First, you have a very small sample size. I hope your sibling isn't looking for anything too exact! Also, I am assuming the test your sibling is using has been properly validated and calibrated, and that your sibling has access to that data. The validation/calibration data will add MUCH to this analysis. Without it, you have limited power. I am also surprised that a biomedical researcher doesn't have ready access to a trained biostatistician. However, I digress....

What you have presented is a short time series. What your sibling would like to know is if there is evidence for a positive trend. Without any assumptions about how these scores are supposed to behave, I can propose a simple resampling approach that may help shed light on the strength of the evidence:

If there were no trend, then the above scores can be seen as 4 samples from the same population, as there would be no difference between week 1 vs week 2 etc.

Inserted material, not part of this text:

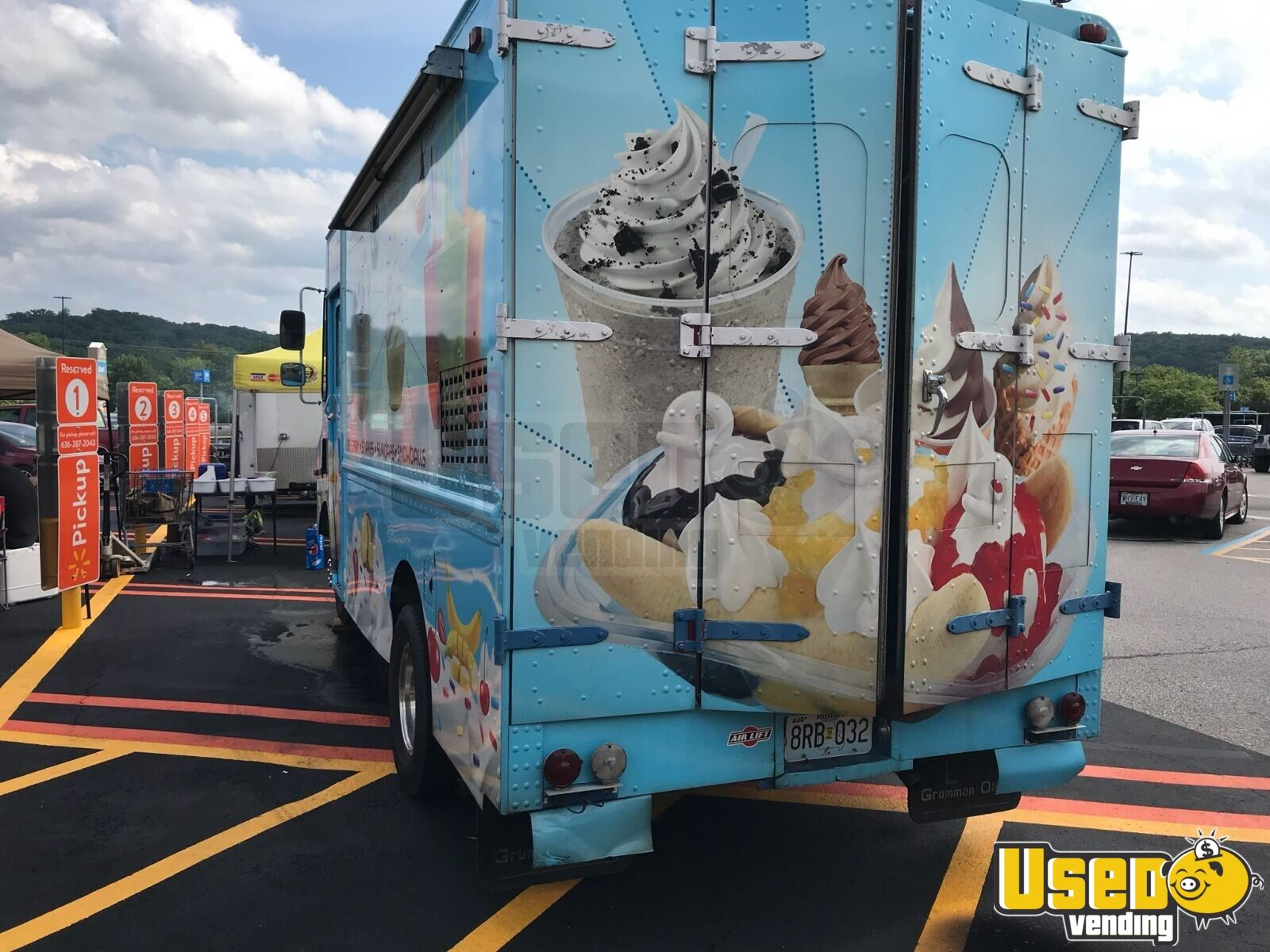 Step Van Ice Cream Truck Ice Cream Truck 18 Missouri Gas Engine for Sale - 18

There are two approaches to quantifying the trend that I see:

  1. There is a net change of 2 units in 4 weeks?
  2. The scores increased twice, and never decreased.

The difference between the two is that (1) cares only about the overall change, which would allow a situation where there is no change for 3 weeks then rapid improvement in the last week while (2) cares more about the consistency of the behavior vs the magnitude of the effect. I'll outline both, but given the small range of possible scores, (2) may be more appropriate.

Resampling Approach

The null hypothesis is the same in both cases: $H_0$: the samples were drawn from the same distribution vs $H_a$: The samples were drawn from distributions with increasing medians.

Since we are assuming for $H_0$ that all samples are from the same distribution, you should draw a sample of size 4, with replacement, from the set of scores {4,5,5,6} and assign each score to a week: $W_1,W_2,W_3,W_4$. Then, calculate the relevant measure of trend (i.e., 1 or 2 above) and record its value. Repeat this a large number of times (say 1000) and see how often you get a trend value at least as big as the one for your sample. This will indicate how likely it would have been to see this type of improvement even if there were no real improvement. Obviously, you will need a computer stats package, like R or Minitab, that allows resampling, to do this effectively.

Specifically:

For 1: The measure of trend, T, is $T=W_4 - W_1$. You will want to know how many of your resampling trials result in $T=2$.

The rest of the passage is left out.